Le même principe peut s’appliquer aux grandes manufactures ; je dirai comment. Il n’en est pas en Angleterre du manufacturier comme du propriétaire foncier. Celui-ci n’est qu’un capitaliste, qui, ayant placé son capital en fonds de terre, en reçoit l’intérêt des mains du fermier ; mais c’est le fermier qui possède les instrumens du travail et qui exploite le sol. Le manufacturier au contraire réunit en lui la double qualité de propriétaire et de fermier. Le capital d’exploitation ou fonds de roulement lui appartient, aussi bien que le capital représenté par l’usine, par les machines qu’elle renferme, et par le sol sur lequel s’élèvent les bâtimens ; tout cela n’a de valeur que par son industrie.

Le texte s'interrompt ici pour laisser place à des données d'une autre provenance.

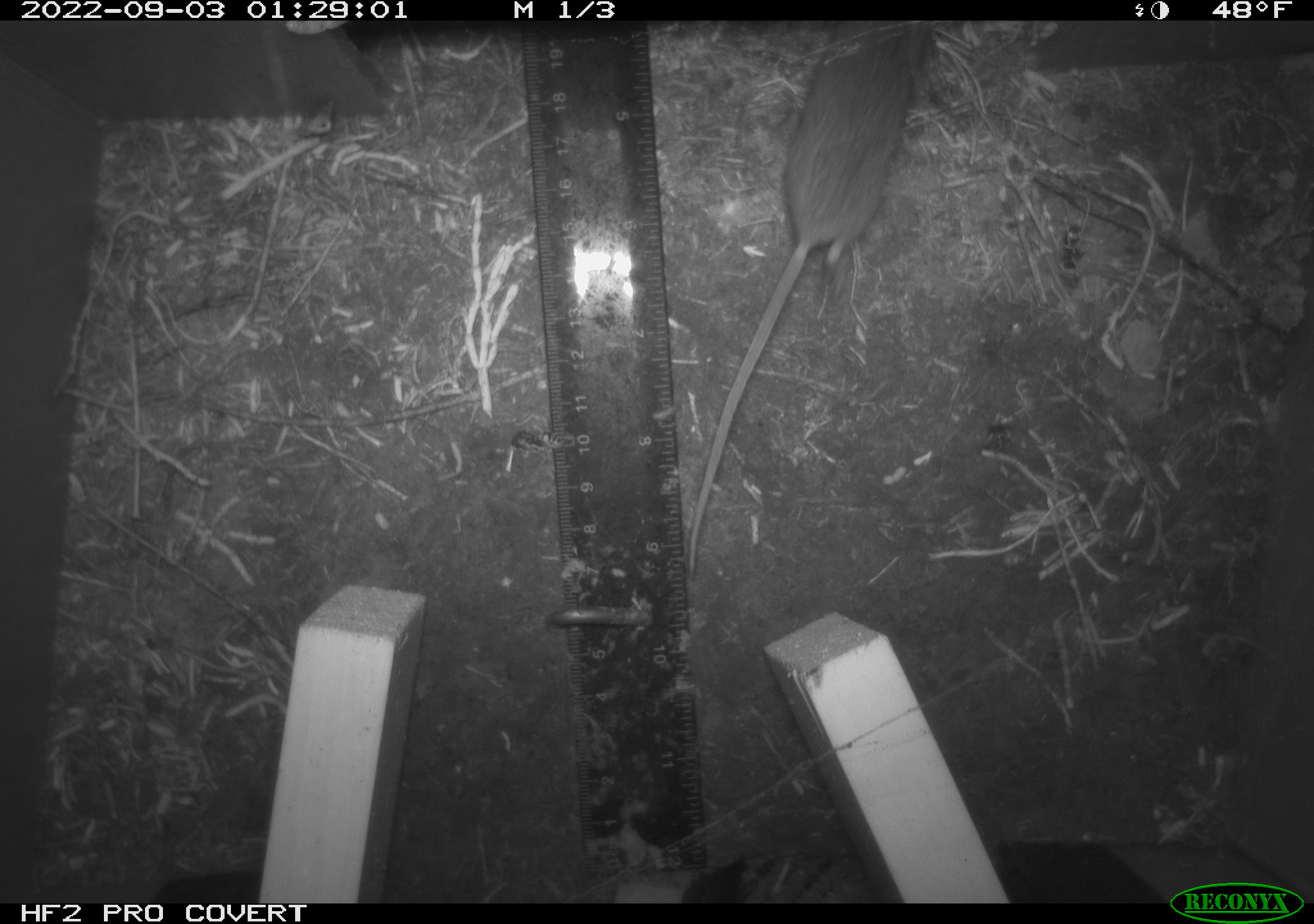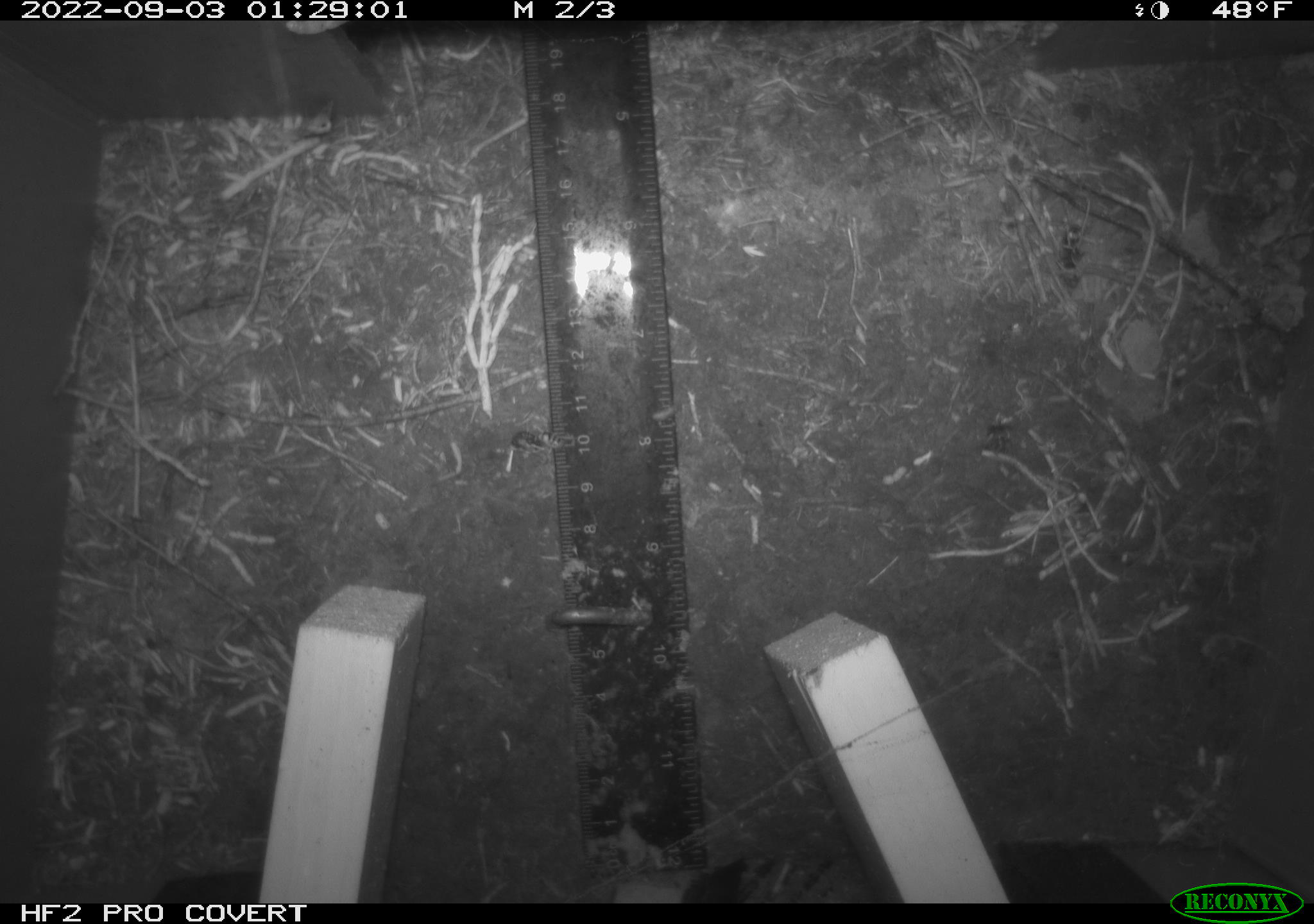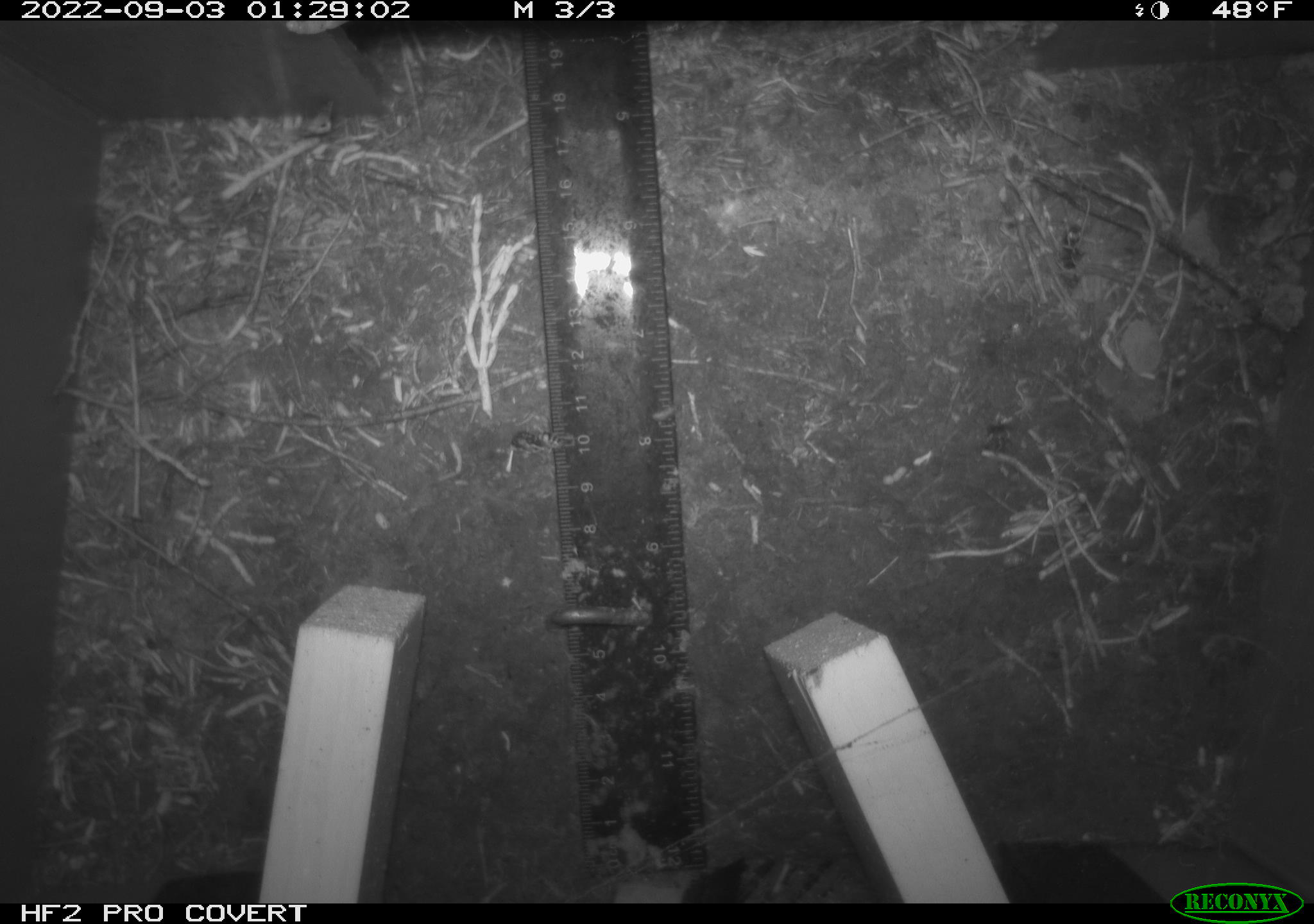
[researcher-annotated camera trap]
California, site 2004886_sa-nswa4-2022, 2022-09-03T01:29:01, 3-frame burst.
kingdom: Animalia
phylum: Chordata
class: Mammalia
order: Rodentia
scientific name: Rodentia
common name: rodent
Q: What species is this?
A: Rodent (Rodentia).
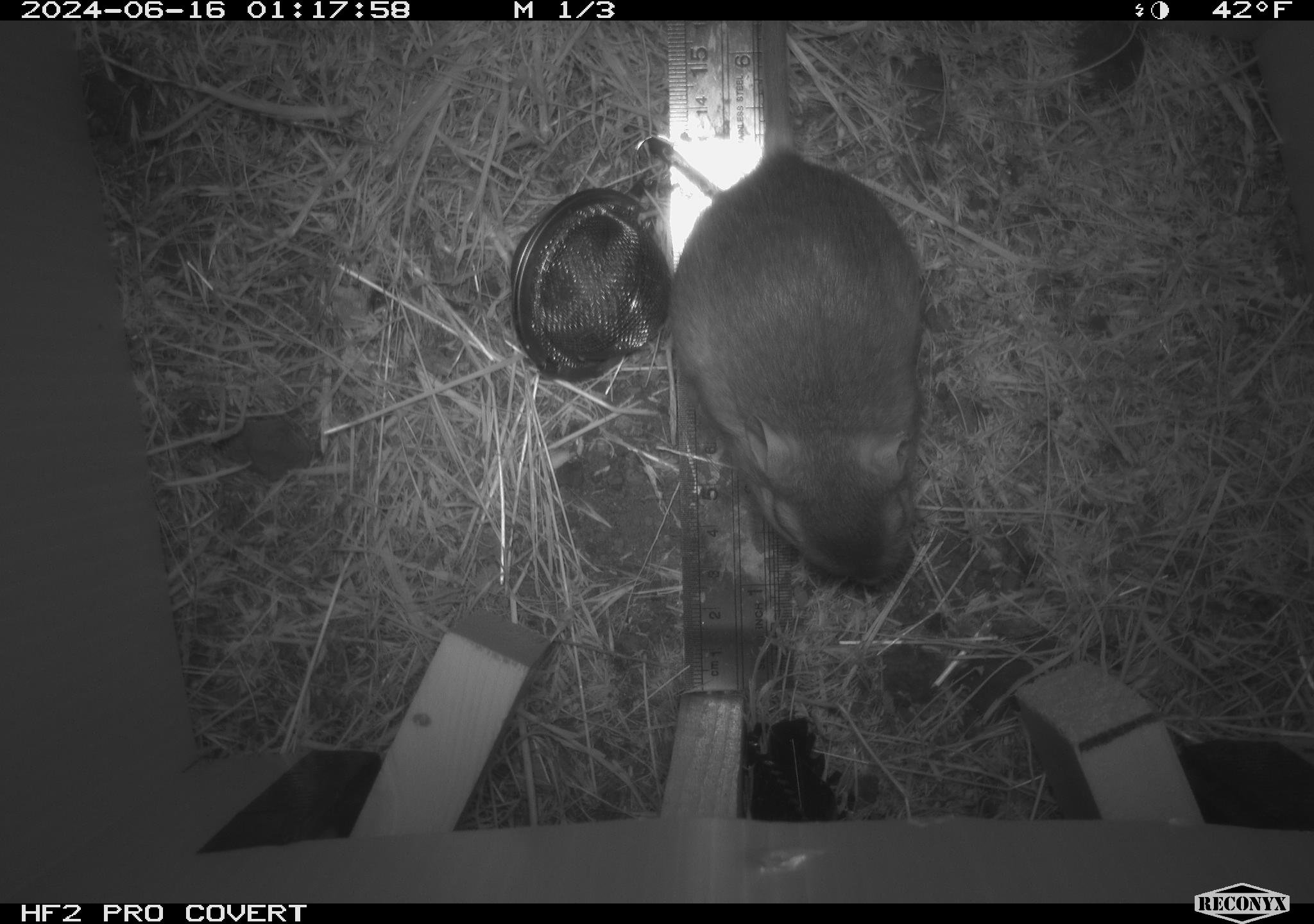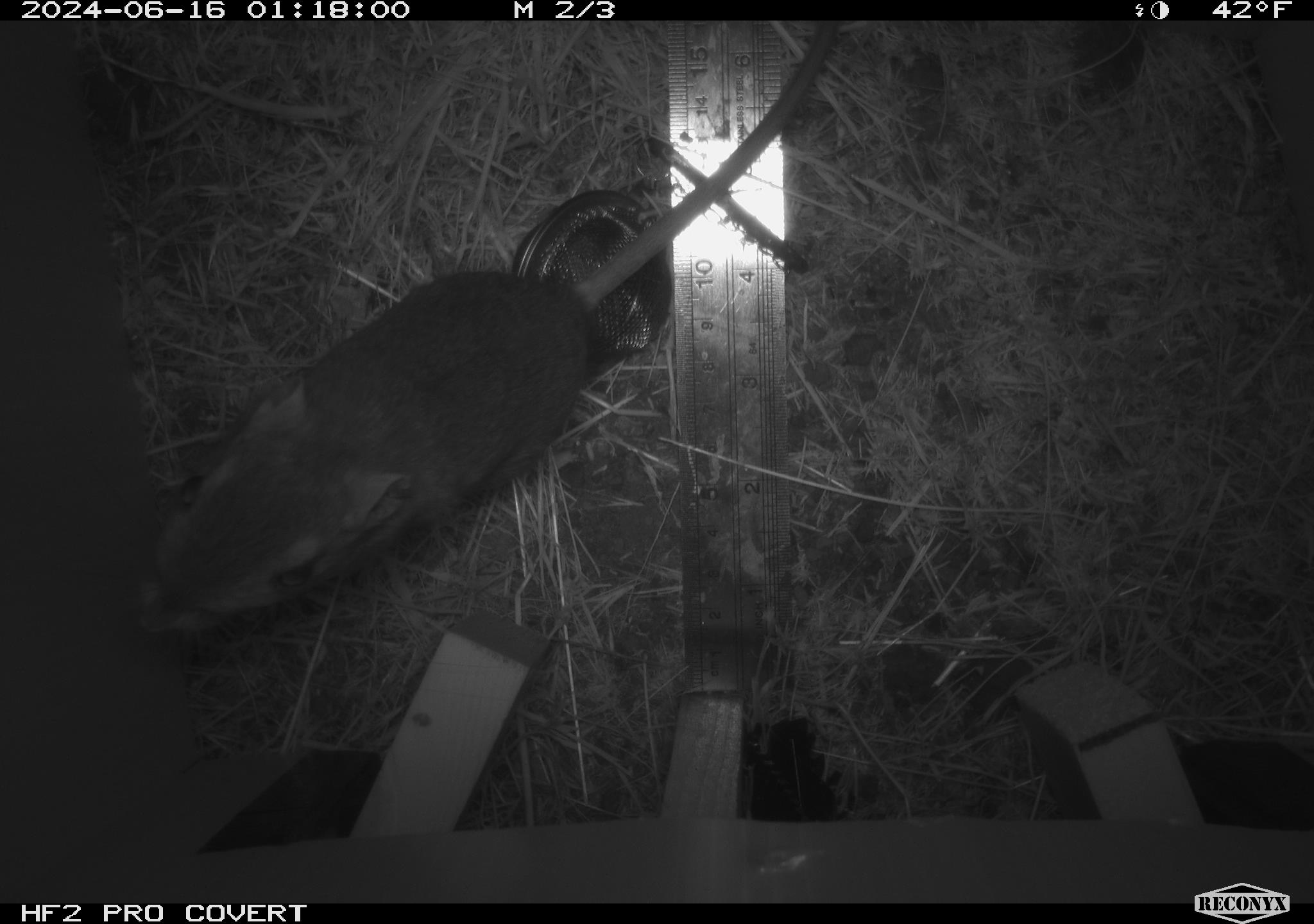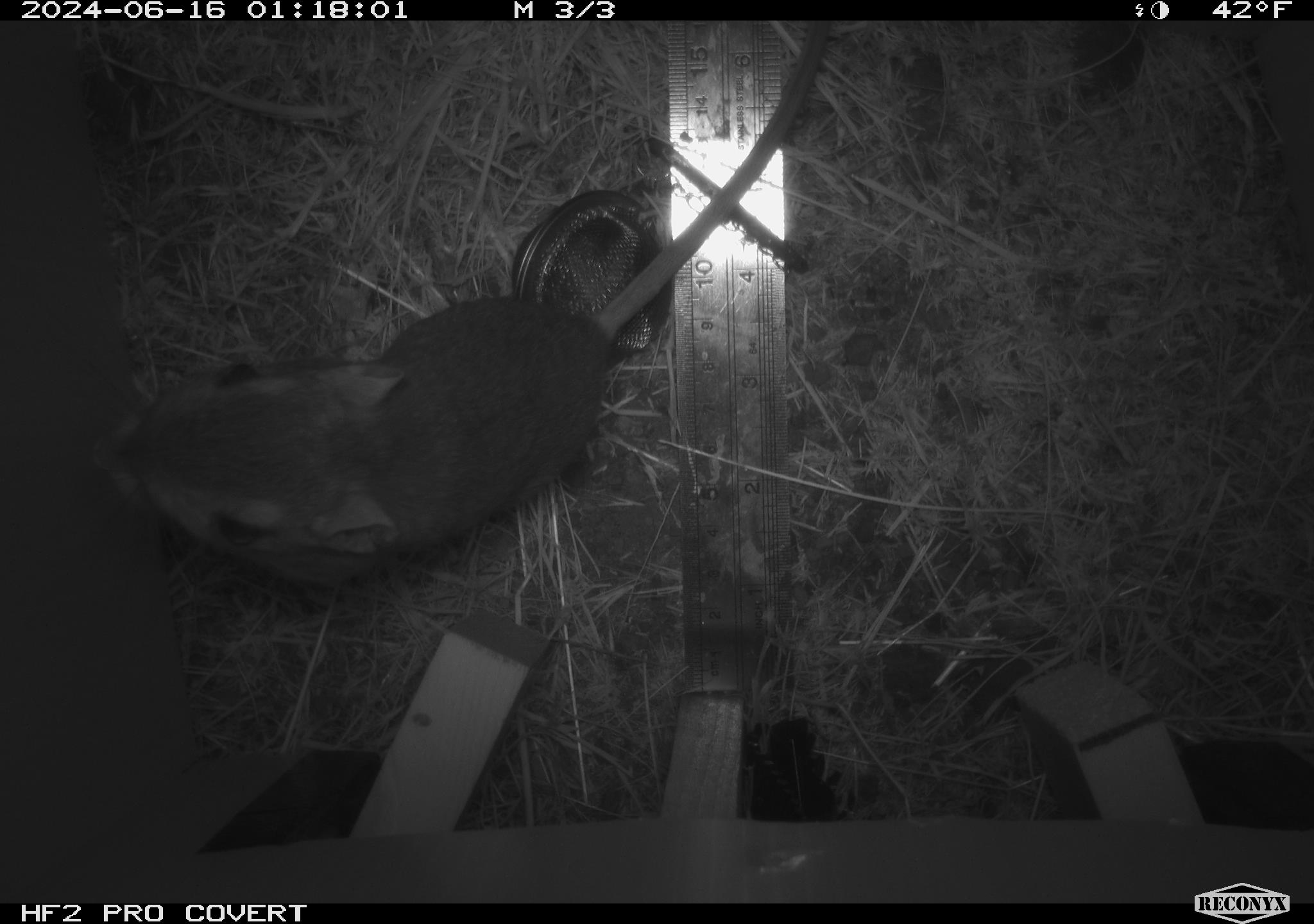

Les filateurs du Lancashire, pour se rendre compte des résultats de leurs opérations, mettent d’abord en ligne de compte l’intérêt et l’amortissement de leur capital, les sommes dépensées pour l’achat des matières premières, pour le salaire des ouvriers, pour l’entretien et pour la réparation des machines ; ce qui reste, après ces diverses attributions, des sommes réalisées par la vente des produits, constitue leur bénéfice net.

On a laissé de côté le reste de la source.